Excerpt provided:
::::::
Synthetic Defective Interfering Viruses for the Treatment of COVID-19

ID# 2020-5115
DI SARS CoV2 reduces WT replication

Technology Summary

Viruses exploit host cells to produce viral proteins to replicate and infect other cells. The need to produce viral proteins leave viruses susceptible to exploitation by defective versions of themselves. A defective viral genome with deletions in protein-coding genes can replicate in cells coinfected with full-length viruses, but, due to its reduced complexity, the defective virus can replicate faster, out-competing the wild-type virus for resources and attenuating wild-type viral replication. Penn State inventors have created a synthetic defective interfering version of SARS-CoV-2 (DI-SARS-CoV-2).

DI-SARS-CoV-2 does not produce viral proteins and is only able to replicate in cells already infected by the virus. Initial cell culture experiments demonstrate that DI-SARS-CoV-2 replicates three times faster than wild-type in coinfected cells and reducing the wild-type viral load by half in 24 hours. However, without WT virus present, DI-SARS-CoV-2 degrades within hours. Experiments additionally demonstrate that the synthetic genome is transmitted as efficiently as the full-length genome, confirming the retention of required packaging signal. Penn State inventors are currently working to complete reduction to practice in animal models.
::::::
The data:
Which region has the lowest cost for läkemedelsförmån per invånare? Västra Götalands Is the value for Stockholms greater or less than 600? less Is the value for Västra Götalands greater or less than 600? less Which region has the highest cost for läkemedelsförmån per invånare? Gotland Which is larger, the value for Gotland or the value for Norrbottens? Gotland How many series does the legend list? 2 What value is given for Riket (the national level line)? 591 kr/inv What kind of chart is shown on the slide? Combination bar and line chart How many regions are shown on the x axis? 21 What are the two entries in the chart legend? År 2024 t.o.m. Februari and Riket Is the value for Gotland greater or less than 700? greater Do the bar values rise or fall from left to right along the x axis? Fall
::::::
Work instructions:
#1 According to the technology summary on synthetic defective interfering viruses for COVID-19, how much faster does DI-SARS-CoV-2 replicate than the wild-type virus in coinfected cells?
#2 Pick up the technology summary on synthetic defective interfering viruses for COVID-19 right after its final sentence and extend it.

Answers to the exercises:
#1 Three times faster.

#2
Application & Market Utility

Current events highlight the ongoing need for therapies that limit or eliminate infection in those who contract SARS-CoV-2. While DI-mediated viral attenuation has previously been proposed for HIV and Influenza, the Penn State inventors believe that SARS-CoV-2, and more broadly coronaviruses, may be uniquely suited for this strategy due to long single strand RNA genome and relatively simple replication process.